Problem to work on: In the text about the Martian meteorite NWA 7533, where was the microprobe that dated the zircons?

Document extract:
* * * *

The findings, published in Nature, are the work of Munir Humayun of Florida State University. His work is based on an analysis of a 4.4 billion-year-old Martian meteorite unearthed by Bedouin tribesmen in the Sahara desert. The rock, designated NWA 7533, might be the first recognized sample of ancient Martian crust and holds a wealth of information about the origin and age of Mars’ crust.
Humayun, a professor in FSU’s Department of Earth, Ocean and Atmospheric Science and a researcher at the National High Magnetic Field Laboratory (MagLab), and his collaborators performed complex analysis on the meteorite using an array of highly sophisticated mass spectrometers in MagLab’s geochemistry department in order to detect minute amounts of chemicals.
“This cratered terrain has been long thought to hold the keys to Mars’ birth and early childhood,” Humayun said.
Although Mars’ surface is more than half covered in craters, this is the first meteoric sample to come from this area. It is also the first time scientists have been able to understand the Red Planet’s early crustal growth.
The research team was able to calculate the thickness of the Martian crust using chemical information found in pieces of soil contained within the meteorite. The findings of this analysis aligned with estimates obtained from independent spacecraft measurements, confirming that Mars did not experience a giant impact that melted the entire planet in its early history.
The team used a powerful microprobe at Curtin University in Perth, Australia to date special crystals within the meteorite — called zircons — at an astounding 4.4 billion years old.
“This date is about 100 million years after the first dust condensed in the solar system,” Humayun said. “We now know that Mars had a crust within the first 100 million years of the start of planet building, and that Mars’ crust formed concurrently with the oldest crusts on Earth and the Moon.”
The scientists hypothesize that these trailblazing discoveries are just the beginning of what continued research will uncover. Humayun says that future studies may reveal more clues about the impact history of Mars, the nature of Martian zircons and the makeup of the earliest sediments on the Red Planet.

* * * *

Input data:
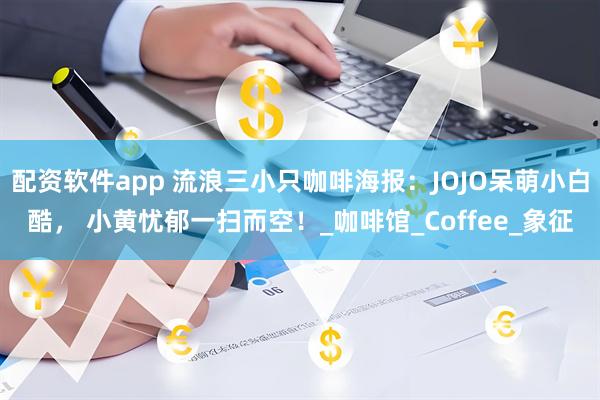 配资软件app 流浪三小只咖啡海报：JOJO呆萌小白酷， 小黄忧郁一扫而空！_咖啡馆_Coffee_象征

* * * *

Solution to this problem: At Curtin University in Perth, Australia.